Reproduce word for word the part of the entries that opens with the line containing "What is the distance" and runs through the end of the entries, both ends included.

======

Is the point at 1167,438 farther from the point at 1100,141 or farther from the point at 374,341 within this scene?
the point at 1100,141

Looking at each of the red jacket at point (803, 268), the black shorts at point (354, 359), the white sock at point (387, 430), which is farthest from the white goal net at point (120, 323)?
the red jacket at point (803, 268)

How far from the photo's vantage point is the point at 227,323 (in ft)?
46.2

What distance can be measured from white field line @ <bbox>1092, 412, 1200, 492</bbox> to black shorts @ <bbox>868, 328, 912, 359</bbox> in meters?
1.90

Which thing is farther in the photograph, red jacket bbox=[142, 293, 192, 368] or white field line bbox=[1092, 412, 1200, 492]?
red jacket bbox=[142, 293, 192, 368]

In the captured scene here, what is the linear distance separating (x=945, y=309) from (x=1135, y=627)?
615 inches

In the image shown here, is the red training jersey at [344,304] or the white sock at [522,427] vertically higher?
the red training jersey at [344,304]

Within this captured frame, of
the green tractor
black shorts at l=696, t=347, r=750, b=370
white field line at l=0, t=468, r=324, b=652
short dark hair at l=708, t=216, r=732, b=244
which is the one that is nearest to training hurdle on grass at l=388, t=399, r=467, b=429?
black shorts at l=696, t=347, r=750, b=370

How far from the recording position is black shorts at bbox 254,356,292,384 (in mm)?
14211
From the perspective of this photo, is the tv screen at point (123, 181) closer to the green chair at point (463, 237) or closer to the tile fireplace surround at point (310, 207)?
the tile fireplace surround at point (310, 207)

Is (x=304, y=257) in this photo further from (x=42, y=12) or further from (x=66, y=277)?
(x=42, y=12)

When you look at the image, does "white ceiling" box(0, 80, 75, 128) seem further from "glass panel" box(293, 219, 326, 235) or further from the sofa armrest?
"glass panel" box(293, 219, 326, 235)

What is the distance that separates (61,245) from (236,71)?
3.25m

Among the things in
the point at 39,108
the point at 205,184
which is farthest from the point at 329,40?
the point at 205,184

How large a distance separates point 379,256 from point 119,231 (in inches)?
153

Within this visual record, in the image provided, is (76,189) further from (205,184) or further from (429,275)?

======

Correct result
What is the distance that separates (61,245) from (236,71)?
3.25m

Among the things in
the point at 39,108
the point at 205,184
which is farthest from the point at 329,40?
the point at 205,184

How large a distance separates point 379,256 from point 119,231 (in inches)?
153

Within this visual record, in the image provided, is (76,189) further from (205,184) or further from (429,275)?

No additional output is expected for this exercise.